◆ **Textabschnitt**:
New Model Army ist weiterhin aktiv. In diesem Jahr tourt die Band mit einem 40-köpfigen Sinfonieorchester auch durch Deutschland. Richtig angesagt war die Gruppe aber nie. Doch die Fangemeinde ist treu. Auch im Rex kommen die Anhänger teils von weit her an die Bergstraße, um den charismatischen Songwriter aus der Nähe zu erleben, der die neuen Songs mit viel innere Ruhe und Kontemplation – und minimalistischer Instrumentierung – auf die Bühne bringt.
„Musik ist Eskapismus“
Themen wie Brexit und der Krieg in der Ukraine kommen lediglich am Rande vor. „Musik ist Eskapismus“, so Sullivan, der lieber über frühere Reisen, Begegnungen und Kindheitserlebnisse singt. Er hat ein Stück über den Wettlauf zum Südpol im Jahr 1911 geschrieben. Als Engländer wachse man mit der Vorstellung auf, Robert Scott wäre ein Nationalheld – und Amundsen ein Betrüger, der Scott um den Sieg gebracht habe. „Obwohl mir das als Kind eingetrichtert wurde, habe ich immer gedacht: Amundsen war doch derjenige, der alles richtig gemacht hat. Er wusste, wie man die Hunde einsetzt und konnte Ski fahren.“
Die monumentale und gleichzeitig fokussierte Perspektive verleiht dem Song eine cineastische Qualität, die epische Bilder mit narrativem Schliff vereint. Justin Sullivan versteht es wie wenige andere, komplexe Geschichten in simple Klangbilder zu gießen, die auf „Surrounded“ immer wieder auftauchen. Der Blick geht dabei zumeist nach innen.

◆ **Gegebene Zeilen**:
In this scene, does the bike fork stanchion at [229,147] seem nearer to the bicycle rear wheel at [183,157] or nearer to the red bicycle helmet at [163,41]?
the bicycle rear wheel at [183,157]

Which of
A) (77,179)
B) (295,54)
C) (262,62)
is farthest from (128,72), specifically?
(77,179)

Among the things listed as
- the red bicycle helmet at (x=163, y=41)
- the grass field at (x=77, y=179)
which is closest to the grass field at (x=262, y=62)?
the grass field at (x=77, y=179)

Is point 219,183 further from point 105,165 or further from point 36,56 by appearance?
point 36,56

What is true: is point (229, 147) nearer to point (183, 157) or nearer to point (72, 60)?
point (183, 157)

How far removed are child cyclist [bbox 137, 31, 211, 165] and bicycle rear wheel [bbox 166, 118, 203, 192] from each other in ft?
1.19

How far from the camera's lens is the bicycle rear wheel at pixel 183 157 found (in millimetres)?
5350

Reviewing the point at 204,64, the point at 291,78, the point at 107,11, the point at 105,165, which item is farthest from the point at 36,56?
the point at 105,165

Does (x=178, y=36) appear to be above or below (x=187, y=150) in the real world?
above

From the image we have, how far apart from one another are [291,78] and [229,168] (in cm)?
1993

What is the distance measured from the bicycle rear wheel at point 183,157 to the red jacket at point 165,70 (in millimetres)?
--
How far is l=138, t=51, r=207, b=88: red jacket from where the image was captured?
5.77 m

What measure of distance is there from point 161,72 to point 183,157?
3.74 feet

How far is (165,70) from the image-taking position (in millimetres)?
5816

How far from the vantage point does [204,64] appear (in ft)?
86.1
==
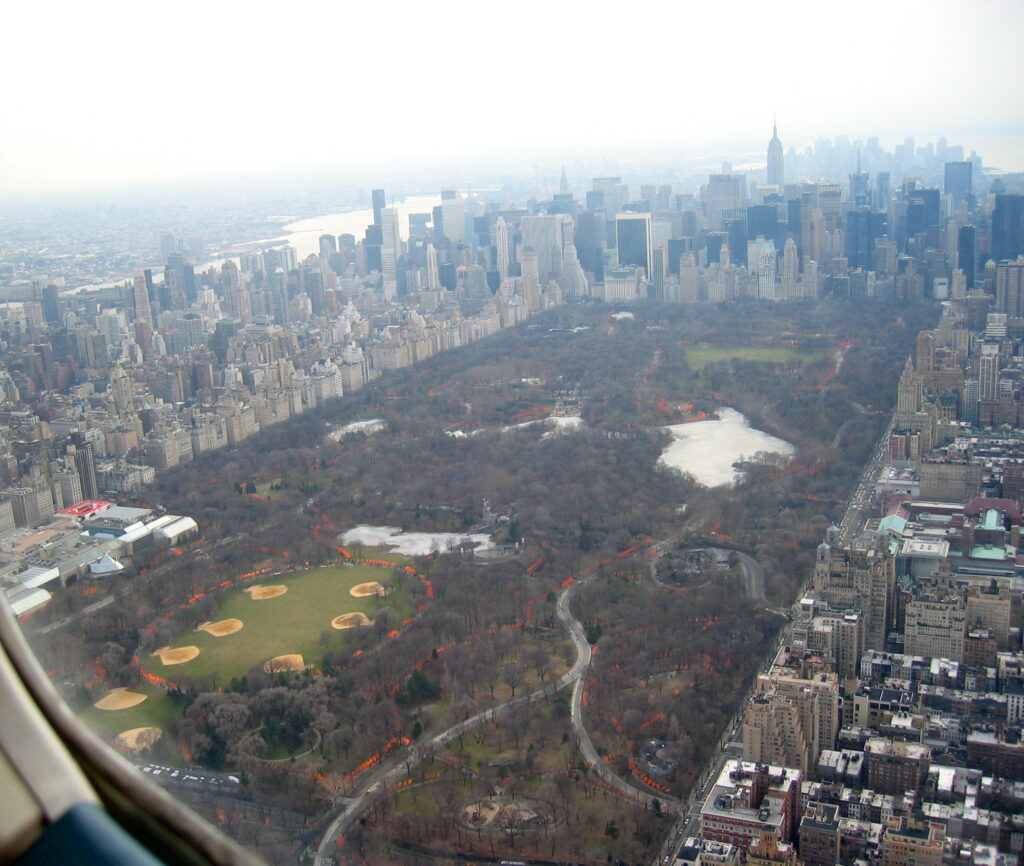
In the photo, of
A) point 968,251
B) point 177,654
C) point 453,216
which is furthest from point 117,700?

◆ **Aufgabe 1**: Schreibe aus dem Textabschnitt über New Model Army die Passage von „New Model Army“ bis „die Bühne bringt.“ wortgetreu ab.
◆ **Aufgabe 2**: Führe den Textabschnitt über New Model Army und Justin Sullivan nach seinem letzten Satz weiter.

◆ **Ergebnis 1**:
New Model Army ist weiterhin aktiv. In diesem Jahr tourt die Band mit einem 40-köpfigen Sinfonieorchester auch durch Deutschland. Richtig angesagt war die Gruppe aber nie. Doch die Fangemeinde ist treu. Auch im Rex kommen die Anhänger teils von weit her an die Bergstraße, um den charismatischen Songwriter aus der Nähe zu erleben, der die neuen Songs mit viel innere Ruhe und Kontemplation – und minimalistischer Instrumentierung – auf die Bühne bringt.

◆ **Ergebnis 2**:
Die wütende Kritik des zornigen intellektuellen Straßenkämpfers an gesamtgesellschaftlichen Dimensionen ist anders als bei New Model Army nur ganz subtil spürbar. Der Sänger überzieht die Miniaturen mit viel emotionalem Gewicht, ohne in seifiges Pathos abzugleiten. Aber auch ältere Stücke wie „The Changing Of The Light“ vom 2003er Soloalbum „Navigating by the Stars” tragen diese Energie in sich.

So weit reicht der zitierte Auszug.